Она отсоединила все провода и помогла мне подняться. Герман стоял неподалеку, готовый в любой момент подхватить меня, если я вдруг начну падать.
- Кстати, Герман, - спохватился я, пока Джулианна разматывала бинты, - вы позвонили маме?
- Да, конечно, - ответил тот. – Она приедет через полчаса. А чуть позже Ромальо привезет Виолетту. Побудешь без нее какое-то время?
- Конечно, ей ведь необходимо отдохнуть, - фыркнул я.
Мне, конечно, совсем не улыбалась перспективка провести остаток дня без Виолетты. Но какое значение имеют мои чувства, когда речь заходит о ней.
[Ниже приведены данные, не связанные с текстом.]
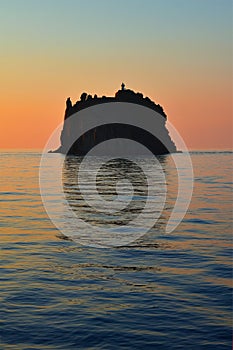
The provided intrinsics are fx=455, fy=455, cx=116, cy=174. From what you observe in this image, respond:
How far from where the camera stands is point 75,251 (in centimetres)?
1945

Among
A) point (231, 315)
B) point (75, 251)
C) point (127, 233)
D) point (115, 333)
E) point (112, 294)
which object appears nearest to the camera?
point (115, 333)

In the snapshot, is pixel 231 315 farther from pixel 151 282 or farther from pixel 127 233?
pixel 127 233

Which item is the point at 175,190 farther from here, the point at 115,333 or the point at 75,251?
the point at 115,333

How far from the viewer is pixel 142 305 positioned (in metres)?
12.6

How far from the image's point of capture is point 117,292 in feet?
45.2

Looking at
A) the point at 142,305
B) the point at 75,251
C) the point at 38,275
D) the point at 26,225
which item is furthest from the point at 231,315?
the point at 26,225

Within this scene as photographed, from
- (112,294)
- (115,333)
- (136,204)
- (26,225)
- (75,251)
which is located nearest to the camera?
(115,333)

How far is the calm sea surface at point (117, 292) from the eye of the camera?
10.5 metres

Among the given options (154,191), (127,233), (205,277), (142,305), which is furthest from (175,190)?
(142,305)

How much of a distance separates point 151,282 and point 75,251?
5.48 meters

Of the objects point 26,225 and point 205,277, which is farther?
point 26,225

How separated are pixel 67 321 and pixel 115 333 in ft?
4.47

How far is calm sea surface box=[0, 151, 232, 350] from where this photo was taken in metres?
10.5

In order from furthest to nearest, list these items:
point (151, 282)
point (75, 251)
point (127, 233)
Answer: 1. point (127, 233)
2. point (75, 251)
3. point (151, 282)
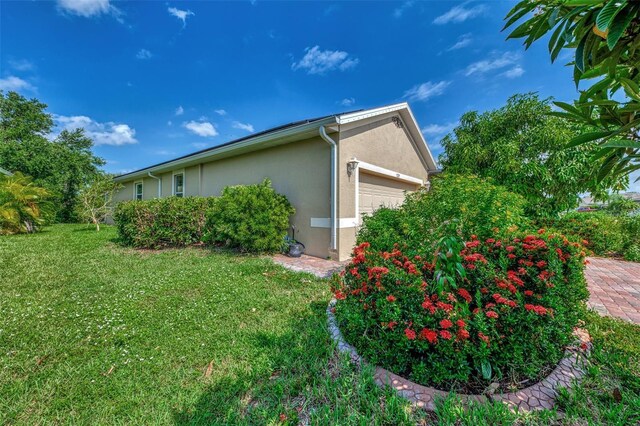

Тут разговор прервался, потому что Герман увидел следы зубов пумы на моей руке. Это, и вправду, было страшное зрелище. Множество ран по сантиметру глубиной каждая, не говоря уже про клыки…
- Тебе повезло, что пума попалась не совсем взрослая, - констатировала Джулианна, внимательно изучая рану. – Иначе, ты мог бы, вообще, остаться без руки.
- А я смогу играть на музыкальных инструментах, - занервничал я. – Ну, знаете, гитара, клавишные…
- Да, если будешь постепенно разрабатывать руку, - кивнула доктор.- Только не слишком себя нагружай, хорошо?
- Не волнуйтесь, - встрял Герман. – Я попрошу свою дочь присмотреть за этим. Она тоже занимается музыкой, а еще – любит его.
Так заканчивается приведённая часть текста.